### [WRITTEN TASK]
Copy every one of the records below word for word, leaving out the pictures.

### [DATA RECORDS]
--- --- ---

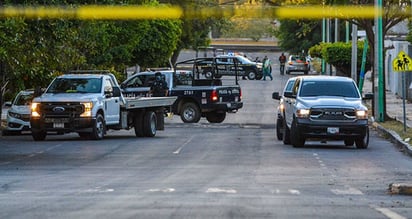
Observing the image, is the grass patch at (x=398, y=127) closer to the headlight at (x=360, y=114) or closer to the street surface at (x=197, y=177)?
the street surface at (x=197, y=177)

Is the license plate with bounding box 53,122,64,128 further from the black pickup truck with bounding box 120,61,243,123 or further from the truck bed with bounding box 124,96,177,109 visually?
the black pickup truck with bounding box 120,61,243,123

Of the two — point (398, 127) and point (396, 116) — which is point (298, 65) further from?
point (398, 127)

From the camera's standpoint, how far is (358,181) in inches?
758

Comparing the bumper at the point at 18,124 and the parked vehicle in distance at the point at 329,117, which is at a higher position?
the parked vehicle in distance at the point at 329,117

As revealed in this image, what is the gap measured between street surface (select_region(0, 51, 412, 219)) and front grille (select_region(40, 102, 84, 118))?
836 mm

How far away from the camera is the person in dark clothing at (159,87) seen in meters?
40.6

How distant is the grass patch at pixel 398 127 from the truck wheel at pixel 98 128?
355 inches

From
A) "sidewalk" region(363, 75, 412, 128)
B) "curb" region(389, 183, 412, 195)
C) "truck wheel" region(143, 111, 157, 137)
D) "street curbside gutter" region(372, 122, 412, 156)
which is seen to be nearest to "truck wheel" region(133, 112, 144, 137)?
"truck wheel" region(143, 111, 157, 137)

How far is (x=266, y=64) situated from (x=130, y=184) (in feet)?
206

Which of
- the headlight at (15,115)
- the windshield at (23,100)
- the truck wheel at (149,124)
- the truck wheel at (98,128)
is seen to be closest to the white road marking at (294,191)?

--- --- ---

### [RESPONSE TO THE EXERCISE]
Observing the image, is the grass patch at (x=398, y=127) closer to the headlight at (x=360, y=114) or closer to the street surface at (x=197, y=177)?
the street surface at (x=197, y=177)

Is the license plate with bounding box 53,122,64,128 further from the black pickup truck with bounding box 120,61,243,123 or further from the truck bed with bounding box 124,96,177,109 visually?
the black pickup truck with bounding box 120,61,243,123

Of the two — point (398, 127) and point (396, 116) — which is point (298, 65) further from?
point (398, 127)

From the camera's standpoint, how far is (358,181) in inches?
758

Comparing the bumper at the point at 18,124 and the parked vehicle in distance at the point at 329,117, which is at a higher position?
the parked vehicle in distance at the point at 329,117

As revealed in this image, what is the gap measured between street surface (select_region(0, 51, 412, 219)) and front grille (select_region(40, 102, 84, 118))?
836 mm

How far away from the camera is the person in dark clothing at (159,87) seen in meters?
40.6

How distant is the grass patch at pixel 398 127 from the truck wheel at pixel 98 128?
355 inches

From
A) "sidewalk" region(363, 75, 412, 128)
B) "curb" region(389, 183, 412, 195)
C) "truck wheel" region(143, 111, 157, 137)
D) "street curbside gutter" region(372, 122, 412, 156)
which is seen to be nearest to "truck wheel" region(133, 112, 144, 137)?
"truck wheel" region(143, 111, 157, 137)

How far is (x=266, y=64) situated from (x=130, y=184) (in feet)?
206

Which of
- the headlight at (15,115)
- the windshield at (23,100)
- the truck wheel at (149,124)
- the truck wheel at (98,128)
is seen to be closest to the white road marking at (294,191)?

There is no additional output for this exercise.